When dinner was over Dion said:

“Shall we be off?”

She did not ask where they were going; she had no need to ask. After a moment’s hesitation she said:

“Not just yet. Come into the drawing-room. You can smoke, and if you like I’ll play you something.”

“All right.”

They went into the drawing-room. It was dimly lighted. Blinds and curtains were drawn. Dion sank down heavily in a chair.

“The cigarettes are there!”

“Yes, I see. Thanks.”

A strange preoccupation seemed to be descending upon him and to be covering him up. Sonia came in with coffee. Dion put his cup, full, down beside him on a table. He did not sip the coffee, nor did he light a cigarette. While Mrs. Clarke was drinking her coffee he sat without uttering a word.

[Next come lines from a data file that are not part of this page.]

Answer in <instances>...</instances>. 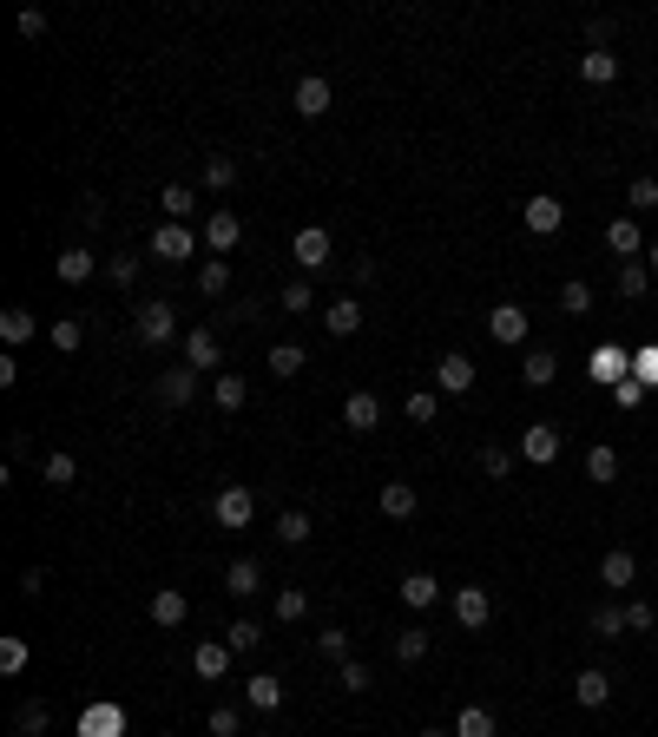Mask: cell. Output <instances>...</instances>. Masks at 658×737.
Masks as SVG:
<instances>
[{
	"label": "cell",
	"instance_id": "7402d4cb",
	"mask_svg": "<svg viewBox=\"0 0 658 737\" xmlns=\"http://www.w3.org/2000/svg\"><path fill=\"white\" fill-rule=\"evenodd\" d=\"M257 586H264V566H257V560H231V573H224V593H231V599H251Z\"/></svg>",
	"mask_w": 658,
	"mask_h": 737
},
{
	"label": "cell",
	"instance_id": "bcb514c9",
	"mask_svg": "<svg viewBox=\"0 0 658 737\" xmlns=\"http://www.w3.org/2000/svg\"><path fill=\"white\" fill-rule=\"evenodd\" d=\"M198 290L204 297H224L231 290V264H198Z\"/></svg>",
	"mask_w": 658,
	"mask_h": 737
},
{
	"label": "cell",
	"instance_id": "d4e9b609",
	"mask_svg": "<svg viewBox=\"0 0 658 737\" xmlns=\"http://www.w3.org/2000/svg\"><path fill=\"white\" fill-rule=\"evenodd\" d=\"M264 369H270V376H283V382H290V376H303V369H310V356H303L297 343H277V349L264 356Z\"/></svg>",
	"mask_w": 658,
	"mask_h": 737
},
{
	"label": "cell",
	"instance_id": "52a82bcc",
	"mask_svg": "<svg viewBox=\"0 0 658 737\" xmlns=\"http://www.w3.org/2000/svg\"><path fill=\"white\" fill-rule=\"evenodd\" d=\"M152 395H158L165 408H185L191 395H198V369H191V362H185V369H165V376L152 382Z\"/></svg>",
	"mask_w": 658,
	"mask_h": 737
},
{
	"label": "cell",
	"instance_id": "5b68a950",
	"mask_svg": "<svg viewBox=\"0 0 658 737\" xmlns=\"http://www.w3.org/2000/svg\"><path fill=\"white\" fill-rule=\"evenodd\" d=\"M290 251H297L303 277H316V270H329V231H323V224H303V231H297V244H290Z\"/></svg>",
	"mask_w": 658,
	"mask_h": 737
},
{
	"label": "cell",
	"instance_id": "f546056e",
	"mask_svg": "<svg viewBox=\"0 0 658 737\" xmlns=\"http://www.w3.org/2000/svg\"><path fill=\"white\" fill-rule=\"evenodd\" d=\"M119 731H126V718H119L112 705H93L86 718H79V737H119Z\"/></svg>",
	"mask_w": 658,
	"mask_h": 737
},
{
	"label": "cell",
	"instance_id": "681fc988",
	"mask_svg": "<svg viewBox=\"0 0 658 737\" xmlns=\"http://www.w3.org/2000/svg\"><path fill=\"white\" fill-rule=\"evenodd\" d=\"M106 277L119 283V290H132V283H139V257L132 251H119V257H106Z\"/></svg>",
	"mask_w": 658,
	"mask_h": 737
},
{
	"label": "cell",
	"instance_id": "be15d7a7",
	"mask_svg": "<svg viewBox=\"0 0 658 737\" xmlns=\"http://www.w3.org/2000/svg\"><path fill=\"white\" fill-rule=\"evenodd\" d=\"M79 218H86V224L99 231V224H106V198H86V204H79Z\"/></svg>",
	"mask_w": 658,
	"mask_h": 737
},
{
	"label": "cell",
	"instance_id": "ee69618b",
	"mask_svg": "<svg viewBox=\"0 0 658 737\" xmlns=\"http://www.w3.org/2000/svg\"><path fill=\"white\" fill-rule=\"evenodd\" d=\"M14 724H20V731H27V737H40V731H47V724H53V711L40 705V698H27V705L14 711Z\"/></svg>",
	"mask_w": 658,
	"mask_h": 737
},
{
	"label": "cell",
	"instance_id": "83f0119b",
	"mask_svg": "<svg viewBox=\"0 0 658 737\" xmlns=\"http://www.w3.org/2000/svg\"><path fill=\"white\" fill-rule=\"evenodd\" d=\"M586 481H599V487L619 481V448H606V441H599V448H586Z\"/></svg>",
	"mask_w": 658,
	"mask_h": 737
},
{
	"label": "cell",
	"instance_id": "680465c9",
	"mask_svg": "<svg viewBox=\"0 0 658 737\" xmlns=\"http://www.w3.org/2000/svg\"><path fill=\"white\" fill-rule=\"evenodd\" d=\"M632 376L652 389V382H658V349H639V356H632Z\"/></svg>",
	"mask_w": 658,
	"mask_h": 737
},
{
	"label": "cell",
	"instance_id": "c3c4849f",
	"mask_svg": "<svg viewBox=\"0 0 658 737\" xmlns=\"http://www.w3.org/2000/svg\"><path fill=\"white\" fill-rule=\"evenodd\" d=\"M303 612H310V593H303V586H283V593H277V619L290 626V619H303Z\"/></svg>",
	"mask_w": 658,
	"mask_h": 737
},
{
	"label": "cell",
	"instance_id": "8992f818",
	"mask_svg": "<svg viewBox=\"0 0 658 737\" xmlns=\"http://www.w3.org/2000/svg\"><path fill=\"white\" fill-rule=\"evenodd\" d=\"M435 389H441V395H468V389H474V362L461 356V349H448V356L435 362Z\"/></svg>",
	"mask_w": 658,
	"mask_h": 737
},
{
	"label": "cell",
	"instance_id": "d6a6232c",
	"mask_svg": "<svg viewBox=\"0 0 658 737\" xmlns=\"http://www.w3.org/2000/svg\"><path fill=\"white\" fill-rule=\"evenodd\" d=\"M224 645L244 659V652H257V645H264V626H257V619H231V626H224Z\"/></svg>",
	"mask_w": 658,
	"mask_h": 737
},
{
	"label": "cell",
	"instance_id": "11a10c76",
	"mask_svg": "<svg viewBox=\"0 0 658 737\" xmlns=\"http://www.w3.org/2000/svg\"><path fill=\"white\" fill-rule=\"evenodd\" d=\"M204 731H211V737H237V731H244V718H237L231 705H218L211 718H204Z\"/></svg>",
	"mask_w": 658,
	"mask_h": 737
},
{
	"label": "cell",
	"instance_id": "816d5d0a",
	"mask_svg": "<svg viewBox=\"0 0 658 737\" xmlns=\"http://www.w3.org/2000/svg\"><path fill=\"white\" fill-rule=\"evenodd\" d=\"M626 204H632V211H658V178H632Z\"/></svg>",
	"mask_w": 658,
	"mask_h": 737
},
{
	"label": "cell",
	"instance_id": "d6986e66",
	"mask_svg": "<svg viewBox=\"0 0 658 737\" xmlns=\"http://www.w3.org/2000/svg\"><path fill=\"white\" fill-rule=\"evenodd\" d=\"M573 698H580L586 711H599V705H606V698H612V678L599 672V665H586V672L573 678Z\"/></svg>",
	"mask_w": 658,
	"mask_h": 737
},
{
	"label": "cell",
	"instance_id": "7a4b0ae2",
	"mask_svg": "<svg viewBox=\"0 0 658 737\" xmlns=\"http://www.w3.org/2000/svg\"><path fill=\"white\" fill-rule=\"evenodd\" d=\"M448 606H455V626H461V632H481L487 619H494V599H487V586H455V599H448Z\"/></svg>",
	"mask_w": 658,
	"mask_h": 737
},
{
	"label": "cell",
	"instance_id": "f5cc1de1",
	"mask_svg": "<svg viewBox=\"0 0 658 737\" xmlns=\"http://www.w3.org/2000/svg\"><path fill=\"white\" fill-rule=\"evenodd\" d=\"M408 422H415V428L435 422V389H408Z\"/></svg>",
	"mask_w": 658,
	"mask_h": 737
},
{
	"label": "cell",
	"instance_id": "277c9868",
	"mask_svg": "<svg viewBox=\"0 0 658 737\" xmlns=\"http://www.w3.org/2000/svg\"><path fill=\"white\" fill-rule=\"evenodd\" d=\"M487 336H494V343H527V310H520V303H494V310H487Z\"/></svg>",
	"mask_w": 658,
	"mask_h": 737
},
{
	"label": "cell",
	"instance_id": "4fadbf2b",
	"mask_svg": "<svg viewBox=\"0 0 658 737\" xmlns=\"http://www.w3.org/2000/svg\"><path fill=\"white\" fill-rule=\"evenodd\" d=\"M606 251H612V257H619V264H632V257H639V251H645V237H639V224H632V218H612V224H606Z\"/></svg>",
	"mask_w": 658,
	"mask_h": 737
},
{
	"label": "cell",
	"instance_id": "7dc6e473",
	"mask_svg": "<svg viewBox=\"0 0 658 737\" xmlns=\"http://www.w3.org/2000/svg\"><path fill=\"white\" fill-rule=\"evenodd\" d=\"M79 343H86V323H79V316H60V323H53V349H66V356H73Z\"/></svg>",
	"mask_w": 658,
	"mask_h": 737
},
{
	"label": "cell",
	"instance_id": "74e56055",
	"mask_svg": "<svg viewBox=\"0 0 658 737\" xmlns=\"http://www.w3.org/2000/svg\"><path fill=\"white\" fill-rule=\"evenodd\" d=\"M33 330H40V323H33V310H20V303H14V310H0V336H7V343H27Z\"/></svg>",
	"mask_w": 658,
	"mask_h": 737
},
{
	"label": "cell",
	"instance_id": "603a6c76",
	"mask_svg": "<svg viewBox=\"0 0 658 737\" xmlns=\"http://www.w3.org/2000/svg\"><path fill=\"white\" fill-rule=\"evenodd\" d=\"M323 330H329V336H356V330H362V303H356V297L329 303V310H323Z\"/></svg>",
	"mask_w": 658,
	"mask_h": 737
},
{
	"label": "cell",
	"instance_id": "f1b7e54d",
	"mask_svg": "<svg viewBox=\"0 0 658 737\" xmlns=\"http://www.w3.org/2000/svg\"><path fill=\"white\" fill-rule=\"evenodd\" d=\"M415 507H422V494H415L408 481H389V487H382V514H389V520H408Z\"/></svg>",
	"mask_w": 658,
	"mask_h": 737
},
{
	"label": "cell",
	"instance_id": "6f0895ef",
	"mask_svg": "<svg viewBox=\"0 0 658 737\" xmlns=\"http://www.w3.org/2000/svg\"><path fill=\"white\" fill-rule=\"evenodd\" d=\"M593 632H599V639H619V632H626V612H619V606H599L593 612Z\"/></svg>",
	"mask_w": 658,
	"mask_h": 737
},
{
	"label": "cell",
	"instance_id": "f907efd6",
	"mask_svg": "<svg viewBox=\"0 0 658 737\" xmlns=\"http://www.w3.org/2000/svg\"><path fill=\"white\" fill-rule=\"evenodd\" d=\"M0 672H7V678H14V672H27V639H14V632L0 639Z\"/></svg>",
	"mask_w": 658,
	"mask_h": 737
},
{
	"label": "cell",
	"instance_id": "8fae6325",
	"mask_svg": "<svg viewBox=\"0 0 658 737\" xmlns=\"http://www.w3.org/2000/svg\"><path fill=\"white\" fill-rule=\"evenodd\" d=\"M191 619V599L178 593V586H165V593H152V626H165V632H178Z\"/></svg>",
	"mask_w": 658,
	"mask_h": 737
},
{
	"label": "cell",
	"instance_id": "5bb4252c",
	"mask_svg": "<svg viewBox=\"0 0 658 737\" xmlns=\"http://www.w3.org/2000/svg\"><path fill=\"white\" fill-rule=\"evenodd\" d=\"M231 659H237V652H231L224 639H198V652H191L198 678H224V672H231Z\"/></svg>",
	"mask_w": 658,
	"mask_h": 737
},
{
	"label": "cell",
	"instance_id": "ffe728a7",
	"mask_svg": "<svg viewBox=\"0 0 658 737\" xmlns=\"http://www.w3.org/2000/svg\"><path fill=\"white\" fill-rule=\"evenodd\" d=\"M435 599H441V580H435V573H408V580H402V606H408V612H428Z\"/></svg>",
	"mask_w": 658,
	"mask_h": 737
},
{
	"label": "cell",
	"instance_id": "91938a15",
	"mask_svg": "<svg viewBox=\"0 0 658 737\" xmlns=\"http://www.w3.org/2000/svg\"><path fill=\"white\" fill-rule=\"evenodd\" d=\"M652 619H658V612L645 606V599H632V606H626V632H652Z\"/></svg>",
	"mask_w": 658,
	"mask_h": 737
},
{
	"label": "cell",
	"instance_id": "e7e4bbea",
	"mask_svg": "<svg viewBox=\"0 0 658 737\" xmlns=\"http://www.w3.org/2000/svg\"><path fill=\"white\" fill-rule=\"evenodd\" d=\"M645 270H652V277H658V237H652V244H645Z\"/></svg>",
	"mask_w": 658,
	"mask_h": 737
},
{
	"label": "cell",
	"instance_id": "6125c7cd",
	"mask_svg": "<svg viewBox=\"0 0 658 737\" xmlns=\"http://www.w3.org/2000/svg\"><path fill=\"white\" fill-rule=\"evenodd\" d=\"M612 395H619V408H639V402H645V382H639V376H626Z\"/></svg>",
	"mask_w": 658,
	"mask_h": 737
},
{
	"label": "cell",
	"instance_id": "f6af8a7d",
	"mask_svg": "<svg viewBox=\"0 0 658 737\" xmlns=\"http://www.w3.org/2000/svg\"><path fill=\"white\" fill-rule=\"evenodd\" d=\"M204 185H211V191H231L237 185V158H204Z\"/></svg>",
	"mask_w": 658,
	"mask_h": 737
},
{
	"label": "cell",
	"instance_id": "9c48e42d",
	"mask_svg": "<svg viewBox=\"0 0 658 737\" xmlns=\"http://www.w3.org/2000/svg\"><path fill=\"white\" fill-rule=\"evenodd\" d=\"M191 251H198V237H191L185 224H158L152 231V257H165V264H185Z\"/></svg>",
	"mask_w": 658,
	"mask_h": 737
},
{
	"label": "cell",
	"instance_id": "60d3db41",
	"mask_svg": "<svg viewBox=\"0 0 658 737\" xmlns=\"http://www.w3.org/2000/svg\"><path fill=\"white\" fill-rule=\"evenodd\" d=\"M481 474H487V481H507V474H514V455H507L501 441H487V448H481Z\"/></svg>",
	"mask_w": 658,
	"mask_h": 737
},
{
	"label": "cell",
	"instance_id": "03108f58",
	"mask_svg": "<svg viewBox=\"0 0 658 737\" xmlns=\"http://www.w3.org/2000/svg\"><path fill=\"white\" fill-rule=\"evenodd\" d=\"M422 737H455V731H422Z\"/></svg>",
	"mask_w": 658,
	"mask_h": 737
},
{
	"label": "cell",
	"instance_id": "3957f363",
	"mask_svg": "<svg viewBox=\"0 0 658 737\" xmlns=\"http://www.w3.org/2000/svg\"><path fill=\"white\" fill-rule=\"evenodd\" d=\"M251 514H257V494H251V487H224L218 501H211V520L231 527V534H237V527H251Z\"/></svg>",
	"mask_w": 658,
	"mask_h": 737
},
{
	"label": "cell",
	"instance_id": "7bdbcfd3",
	"mask_svg": "<svg viewBox=\"0 0 658 737\" xmlns=\"http://www.w3.org/2000/svg\"><path fill=\"white\" fill-rule=\"evenodd\" d=\"M645 283H652V270H645V264H619V297H626V303L645 297Z\"/></svg>",
	"mask_w": 658,
	"mask_h": 737
},
{
	"label": "cell",
	"instance_id": "6da1fadb",
	"mask_svg": "<svg viewBox=\"0 0 658 737\" xmlns=\"http://www.w3.org/2000/svg\"><path fill=\"white\" fill-rule=\"evenodd\" d=\"M132 336H139V343H172L178 336V316H172V303L165 297H152V303H139V310H132Z\"/></svg>",
	"mask_w": 658,
	"mask_h": 737
},
{
	"label": "cell",
	"instance_id": "cb8c5ba5",
	"mask_svg": "<svg viewBox=\"0 0 658 737\" xmlns=\"http://www.w3.org/2000/svg\"><path fill=\"white\" fill-rule=\"evenodd\" d=\"M218 356H224V349H218L211 330H185V362H191V369H218Z\"/></svg>",
	"mask_w": 658,
	"mask_h": 737
},
{
	"label": "cell",
	"instance_id": "e0dca14e",
	"mask_svg": "<svg viewBox=\"0 0 658 737\" xmlns=\"http://www.w3.org/2000/svg\"><path fill=\"white\" fill-rule=\"evenodd\" d=\"M297 112H303V119H323V112H329V79L323 73L297 79Z\"/></svg>",
	"mask_w": 658,
	"mask_h": 737
},
{
	"label": "cell",
	"instance_id": "e575fe53",
	"mask_svg": "<svg viewBox=\"0 0 658 737\" xmlns=\"http://www.w3.org/2000/svg\"><path fill=\"white\" fill-rule=\"evenodd\" d=\"M40 481H47V487H73V481H79V461L60 448V455H47V461H40Z\"/></svg>",
	"mask_w": 658,
	"mask_h": 737
},
{
	"label": "cell",
	"instance_id": "9a60e30c",
	"mask_svg": "<svg viewBox=\"0 0 658 737\" xmlns=\"http://www.w3.org/2000/svg\"><path fill=\"white\" fill-rule=\"evenodd\" d=\"M553 376H560V356H553V349H527L520 382H527V389H553Z\"/></svg>",
	"mask_w": 658,
	"mask_h": 737
},
{
	"label": "cell",
	"instance_id": "484cf974",
	"mask_svg": "<svg viewBox=\"0 0 658 737\" xmlns=\"http://www.w3.org/2000/svg\"><path fill=\"white\" fill-rule=\"evenodd\" d=\"M593 376H599V382H612V389H619V382L632 376V356H626V349H593Z\"/></svg>",
	"mask_w": 658,
	"mask_h": 737
},
{
	"label": "cell",
	"instance_id": "94428289",
	"mask_svg": "<svg viewBox=\"0 0 658 737\" xmlns=\"http://www.w3.org/2000/svg\"><path fill=\"white\" fill-rule=\"evenodd\" d=\"M47 593V566H27V573H20V599H40Z\"/></svg>",
	"mask_w": 658,
	"mask_h": 737
},
{
	"label": "cell",
	"instance_id": "4dcf8cb0",
	"mask_svg": "<svg viewBox=\"0 0 658 737\" xmlns=\"http://www.w3.org/2000/svg\"><path fill=\"white\" fill-rule=\"evenodd\" d=\"M60 283H93V251H86V244H73V251H60Z\"/></svg>",
	"mask_w": 658,
	"mask_h": 737
},
{
	"label": "cell",
	"instance_id": "f35d334b",
	"mask_svg": "<svg viewBox=\"0 0 658 737\" xmlns=\"http://www.w3.org/2000/svg\"><path fill=\"white\" fill-rule=\"evenodd\" d=\"M244 395H251V389H244V376H218V389H211V402H218L224 415H237V408H244Z\"/></svg>",
	"mask_w": 658,
	"mask_h": 737
},
{
	"label": "cell",
	"instance_id": "b9f144b4",
	"mask_svg": "<svg viewBox=\"0 0 658 737\" xmlns=\"http://www.w3.org/2000/svg\"><path fill=\"white\" fill-rule=\"evenodd\" d=\"M395 659H402V665H422V659H428V632H422V626H408L402 639H395Z\"/></svg>",
	"mask_w": 658,
	"mask_h": 737
},
{
	"label": "cell",
	"instance_id": "db71d44e",
	"mask_svg": "<svg viewBox=\"0 0 658 737\" xmlns=\"http://www.w3.org/2000/svg\"><path fill=\"white\" fill-rule=\"evenodd\" d=\"M316 652H323V659H349V632L343 626H323V632H316Z\"/></svg>",
	"mask_w": 658,
	"mask_h": 737
},
{
	"label": "cell",
	"instance_id": "4316f807",
	"mask_svg": "<svg viewBox=\"0 0 658 737\" xmlns=\"http://www.w3.org/2000/svg\"><path fill=\"white\" fill-rule=\"evenodd\" d=\"M158 211H165L172 224H185L191 211H198V191H191V185H165V191H158Z\"/></svg>",
	"mask_w": 658,
	"mask_h": 737
},
{
	"label": "cell",
	"instance_id": "ac0fdd59",
	"mask_svg": "<svg viewBox=\"0 0 658 737\" xmlns=\"http://www.w3.org/2000/svg\"><path fill=\"white\" fill-rule=\"evenodd\" d=\"M343 422L356 428V435H369V428L382 422V402H376V395H369V389H356V395H349V402H343Z\"/></svg>",
	"mask_w": 658,
	"mask_h": 737
},
{
	"label": "cell",
	"instance_id": "9f6ffc18",
	"mask_svg": "<svg viewBox=\"0 0 658 737\" xmlns=\"http://www.w3.org/2000/svg\"><path fill=\"white\" fill-rule=\"evenodd\" d=\"M336 685H343V691H369V685H376V672H369L362 659H343V678H336Z\"/></svg>",
	"mask_w": 658,
	"mask_h": 737
},
{
	"label": "cell",
	"instance_id": "7c38bea8",
	"mask_svg": "<svg viewBox=\"0 0 658 737\" xmlns=\"http://www.w3.org/2000/svg\"><path fill=\"white\" fill-rule=\"evenodd\" d=\"M237 237H244V218H237V211H211V218H204V244H211V251H231Z\"/></svg>",
	"mask_w": 658,
	"mask_h": 737
},
{
	"label": "cell",
	"instance_id": "1f68e13d",
	"mask_svg": "<svg viewBox=\"0 0 658 737\" xmlns=\"http://www.w3.org/2000/svg\"><path fill=\"white\" fill-rule=\"evenodd\" d=\"M244 698H251V711H277V705H283V678L257 672L251 685H244Z\"/></svg>",
	"mask_w": 658,
	"mask_h": 737
},
{
	"label": "cell",
	"instance_id": "2e32d148",
	"mask_svg": "<svg viewBox=\"0 0 658 737\" xmlns=\"http://www.w3.org/2000/svg\"><path fill=\"white\" fill-rule=\"evenodd\" d=\"M599 580H606V586H612V593H626V586H632V580H639V560H632V553H626V547H612V553H606V560H599Z\"/></svg>",
	"mask_w": 658,
	"mask_h": 737
},
{
	"label": "cell",
	"instance_id": "44dd1931",
	"mask_svg": "<svg viewBox=\"0 0 658 737\" xmlns=\"http://www.w3.org/2000/svg\"><path fill=\"white\" fill-rule=\"evenodd\" d=\"M580 79H586V86H612V79H619V53H612V47H593V53L580 60Z\"/></svg>",
	"mask_w": 658,
	"mask_h": 737
},
{
	"label": "cell",
	"instance_id": "30bf717a",
	"mask_svg": "<svg viewBox=\"0 0 658 737\" xmlns=\"http://www.w3.org/2000/svg\"><path fill=\"white\" fill-rule=\"evenodd\" d=\"M520 218H527V231H540V237H553L566 224V204L560 198H547V191H540V198H527V211H520Z\"/></svg>",
	"mask_w": 658,
	"mask_h": 737
},
{
	"label": "cell",
	"instance_id": "ba28073f",
	"mask_svg": "<svg viewBox=\"0 0 658 737\" xmlns=\"http://www.w3.org/2000/svg\"><path fill=\"white\" fill-rule=\"evenodd\" d=\"M520 455H527L533 468H547V461H560V428H553V422H533L527 435H520Z\"/></svg>",
	"mask_w": 658,
	"mask_h": 737
},
{
	"label": "cell",
	"instance_id": "ab89813d",
	"mask_svg": "<svg viewBox=\"0 0 658 737\" xmlns=\"http://www.w3.org/2000/svg\"><path fill=\"white\" fill-rule=\"evenodd\" d=\"M277 540H283V547H303V540H310V514H303V507H290V514L277 520Z\"/></svg>",
	"mask_w": 658,
	"mask_h": 737
},
{
	"label": "cell",
	"instance_id": "d590c367",
	"mask_svg": "<svg viewBox=\"0 0 658 737\" xmlns=\"http://www.w3.org/2000/svg\"><path fill=\"white\" fill-rule=\"evenodd\" d=\"M560 310L566 316H586V310H593V283H586V277H566L560 283Z\"/></svg>",
	"mask_w": 658,
	"mask_h": 737
},
{
	"label": "cell",
	"instance_id": "8d00e7d4",
	"mask_svg": "<svg viewBox=\"0 0 658 737\" xmlns=\"http://www.w3.org/2000/svg\"><path fill=\"white\" fill-rule=\"evenodd\" d=\"M455 737H494V711H487V705H461Z\"/></svg>",
	"mask_w": 658,
	"mask_h": 737
},
{
	"label": "cell",
	"instance_id": "836d02e7",
	"mask_svg": "<svg viewBox=\"0 0 658 737\" xmlns=\"http://www.w3.org/2000/svg\"><path fill=\"white\" fill-rule=\"evenodd\" d=\"M277 303H283L290 316H310V310H316V283H310V277H290V283H283V297H277Z\"/></svg>",
	"mask_w": 658,
	"mask_h": 737
}]
</instances>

She went to the piano. She played really well. Otherwise she would not have played to him, or to any one. She was specially at home in the music of Chopin, and had studied minutely many of the “Etudes.” Now she began to play the Etude in E flat. As she played she felt that the intense nervous irritation which had possessed her was diminishing slightly, was becoming more bearable. She played several of the Etudes, and presently began the one in Thirds and Sixths which she had once found abominably difficult. She remembered what a struggle she had had with it before she had conquered it. She had been quite a girl then, but already she had been a worshipper of will-power, and had resolved to cultivate and to increase her own will. And she had used this Etude as a means of testing herself. Over and over again, when she had almost despaired of ever overcoming its difficulties, she had said to herself, “Vouloir c’est pouvoir;” and at last she had succeeded in playing the excessively difficult music as if it were quite easy to her. That had been the first stepping upwards towards power.